EXCERPT TO READ:
......

Before you try to change something, make sure you can change nothing

Raymond Chen

Some time ago, I recommended that before you try to do something, you should make sure you can do nothing. There’s a variation of this maxim when you are adding code to an existing component rather than writing something from scratch: Before you try to change something, make sure you can change nothing at all.

In other words, take the existing component and run it before making any changes to it at all. Does it work?

Sometimes we’ll get questions from developers saying, “All I did was add this line of code, and I’m getting all these build errors. What did I forget? Do I need to add another dependency?” This often triggers a prolonged troubleshooting session trying to see how that line of code could result in those build errors, until somebody asks, “Did it build before you made any changes?” And then we learn, “Oh, I don’t know. I never tried.”

This step of building the unchanged component (perhaps I should call it “step negative one”) makes sure that your development environment is properly set up: Are the build tools installed? Are the correct build tools installed? Did you install all the necessary libraries? Maybe the component retrieves a NuGet package from a NuGet feed: Can you authenticate to that feed?

After you build the component, can you deploy and run it? Did you set your test system into an appropriate developer mode so you can install your component onto it? Do the unit tests pass?

......

ENTRIES SHOWN:
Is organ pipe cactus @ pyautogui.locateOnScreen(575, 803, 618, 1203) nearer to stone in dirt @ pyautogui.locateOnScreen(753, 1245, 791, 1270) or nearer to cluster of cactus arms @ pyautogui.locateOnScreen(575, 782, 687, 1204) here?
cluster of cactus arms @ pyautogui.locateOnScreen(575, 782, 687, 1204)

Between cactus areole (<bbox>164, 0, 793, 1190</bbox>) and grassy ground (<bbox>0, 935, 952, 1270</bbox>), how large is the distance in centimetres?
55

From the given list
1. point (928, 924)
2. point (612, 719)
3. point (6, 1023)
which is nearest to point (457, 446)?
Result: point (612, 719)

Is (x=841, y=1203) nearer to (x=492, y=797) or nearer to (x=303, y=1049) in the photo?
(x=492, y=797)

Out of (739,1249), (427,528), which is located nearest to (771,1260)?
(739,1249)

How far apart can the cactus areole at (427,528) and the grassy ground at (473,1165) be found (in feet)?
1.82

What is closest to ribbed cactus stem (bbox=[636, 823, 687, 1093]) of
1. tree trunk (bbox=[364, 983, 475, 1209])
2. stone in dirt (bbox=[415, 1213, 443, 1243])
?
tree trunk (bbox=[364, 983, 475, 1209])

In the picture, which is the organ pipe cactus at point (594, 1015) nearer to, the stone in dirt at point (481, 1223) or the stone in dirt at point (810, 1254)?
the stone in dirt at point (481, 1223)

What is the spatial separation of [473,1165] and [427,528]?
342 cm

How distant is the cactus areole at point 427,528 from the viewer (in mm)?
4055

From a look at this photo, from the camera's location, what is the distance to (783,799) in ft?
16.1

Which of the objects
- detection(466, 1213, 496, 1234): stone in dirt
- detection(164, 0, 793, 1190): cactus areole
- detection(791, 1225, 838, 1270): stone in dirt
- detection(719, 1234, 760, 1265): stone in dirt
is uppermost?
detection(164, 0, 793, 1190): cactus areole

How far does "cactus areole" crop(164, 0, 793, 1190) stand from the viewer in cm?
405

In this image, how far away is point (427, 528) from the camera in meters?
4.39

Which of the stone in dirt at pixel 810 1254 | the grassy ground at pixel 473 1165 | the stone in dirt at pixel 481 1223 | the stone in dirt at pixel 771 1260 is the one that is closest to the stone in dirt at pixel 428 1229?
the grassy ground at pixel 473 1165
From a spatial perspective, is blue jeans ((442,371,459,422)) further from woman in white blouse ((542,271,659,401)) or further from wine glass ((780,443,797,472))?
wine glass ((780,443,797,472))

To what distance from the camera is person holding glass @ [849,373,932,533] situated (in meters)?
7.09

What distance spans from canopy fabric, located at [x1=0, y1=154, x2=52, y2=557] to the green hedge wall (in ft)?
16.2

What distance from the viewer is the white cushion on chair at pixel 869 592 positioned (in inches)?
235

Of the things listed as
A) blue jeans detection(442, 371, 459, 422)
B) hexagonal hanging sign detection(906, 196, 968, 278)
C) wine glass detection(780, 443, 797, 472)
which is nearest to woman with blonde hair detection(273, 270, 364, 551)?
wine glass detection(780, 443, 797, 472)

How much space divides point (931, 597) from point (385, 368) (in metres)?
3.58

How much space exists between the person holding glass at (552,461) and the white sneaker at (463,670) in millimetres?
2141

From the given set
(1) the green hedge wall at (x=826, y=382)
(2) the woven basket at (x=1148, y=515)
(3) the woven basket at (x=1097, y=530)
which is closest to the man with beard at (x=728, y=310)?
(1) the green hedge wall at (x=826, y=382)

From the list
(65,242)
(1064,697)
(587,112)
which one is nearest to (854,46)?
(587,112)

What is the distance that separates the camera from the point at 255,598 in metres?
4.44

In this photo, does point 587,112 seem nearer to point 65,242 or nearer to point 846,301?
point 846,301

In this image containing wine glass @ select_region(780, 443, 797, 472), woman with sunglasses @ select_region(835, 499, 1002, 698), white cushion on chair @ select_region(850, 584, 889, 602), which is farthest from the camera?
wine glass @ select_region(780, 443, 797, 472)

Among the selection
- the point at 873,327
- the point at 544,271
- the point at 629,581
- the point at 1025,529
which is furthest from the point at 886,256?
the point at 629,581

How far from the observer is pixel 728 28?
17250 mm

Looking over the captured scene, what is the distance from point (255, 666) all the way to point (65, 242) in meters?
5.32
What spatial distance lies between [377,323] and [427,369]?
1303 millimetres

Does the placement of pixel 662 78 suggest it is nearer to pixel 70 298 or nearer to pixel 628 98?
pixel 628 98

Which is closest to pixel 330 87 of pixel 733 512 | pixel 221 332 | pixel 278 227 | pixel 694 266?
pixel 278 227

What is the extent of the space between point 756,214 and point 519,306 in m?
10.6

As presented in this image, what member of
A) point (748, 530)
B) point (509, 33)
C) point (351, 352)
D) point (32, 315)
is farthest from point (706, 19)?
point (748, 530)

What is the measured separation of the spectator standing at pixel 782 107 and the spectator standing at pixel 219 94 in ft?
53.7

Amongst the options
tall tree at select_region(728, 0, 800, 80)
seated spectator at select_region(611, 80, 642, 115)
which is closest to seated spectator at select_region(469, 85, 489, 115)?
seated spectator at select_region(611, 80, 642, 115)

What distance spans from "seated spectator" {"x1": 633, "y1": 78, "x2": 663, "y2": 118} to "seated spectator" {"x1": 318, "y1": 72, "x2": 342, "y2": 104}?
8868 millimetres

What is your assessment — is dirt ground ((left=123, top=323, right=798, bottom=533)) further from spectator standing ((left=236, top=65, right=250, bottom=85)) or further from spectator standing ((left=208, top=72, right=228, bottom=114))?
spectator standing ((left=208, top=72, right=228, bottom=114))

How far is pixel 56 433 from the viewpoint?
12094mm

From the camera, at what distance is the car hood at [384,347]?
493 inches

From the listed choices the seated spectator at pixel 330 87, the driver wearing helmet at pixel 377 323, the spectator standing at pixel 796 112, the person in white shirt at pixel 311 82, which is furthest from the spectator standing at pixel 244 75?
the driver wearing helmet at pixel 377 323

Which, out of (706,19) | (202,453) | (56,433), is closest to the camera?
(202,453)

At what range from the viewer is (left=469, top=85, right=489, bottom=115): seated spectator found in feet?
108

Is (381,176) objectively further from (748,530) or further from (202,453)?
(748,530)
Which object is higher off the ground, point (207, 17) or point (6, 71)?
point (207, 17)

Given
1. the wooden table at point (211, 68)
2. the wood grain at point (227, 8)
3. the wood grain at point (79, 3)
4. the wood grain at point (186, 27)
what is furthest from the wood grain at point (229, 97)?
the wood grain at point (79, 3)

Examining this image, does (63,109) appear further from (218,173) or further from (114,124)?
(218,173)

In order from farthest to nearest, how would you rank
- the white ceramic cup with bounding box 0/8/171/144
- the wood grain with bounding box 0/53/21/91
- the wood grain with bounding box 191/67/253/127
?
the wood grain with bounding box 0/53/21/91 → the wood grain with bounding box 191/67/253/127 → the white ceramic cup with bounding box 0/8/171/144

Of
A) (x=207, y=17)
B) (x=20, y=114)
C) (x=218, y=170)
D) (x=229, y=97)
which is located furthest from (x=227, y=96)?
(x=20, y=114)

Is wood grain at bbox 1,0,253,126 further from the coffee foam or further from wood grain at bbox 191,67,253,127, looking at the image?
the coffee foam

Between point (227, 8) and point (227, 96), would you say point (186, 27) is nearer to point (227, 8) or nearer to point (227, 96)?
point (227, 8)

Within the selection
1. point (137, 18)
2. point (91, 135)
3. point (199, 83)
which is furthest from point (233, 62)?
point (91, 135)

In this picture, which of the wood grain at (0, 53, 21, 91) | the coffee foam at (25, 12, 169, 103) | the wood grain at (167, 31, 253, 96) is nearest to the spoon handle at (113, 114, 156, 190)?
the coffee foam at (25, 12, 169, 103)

......

THE REQUEST:
Please continue the essay above on building and running an unchanged component before editing it, picking up right after its last sentence.

RESPONSE BELOW:
After you’ve gained comfort with a component, you can start skipping these steps, but these are important steps to undertake before writing a single line of code: If you can’t get the component to build, deploy, and run as-is, you’ll certainly never get it to do those things after you make your changes!

And doing all this on an unchanged project makes it clear that the problems you’re encountering are unrelated to any changes you plan on making. Now you know that you need to troubleshoot how you set up your development environment, rather than debugging your code.

Bonus chatter: If you’re particularly unlucky, the problem will be that the project is already broken and nobody noticed. But at least you can get the attention of the people with primary responsibility for the project, seeing as you can clearly show that the problem is theirs and not yours.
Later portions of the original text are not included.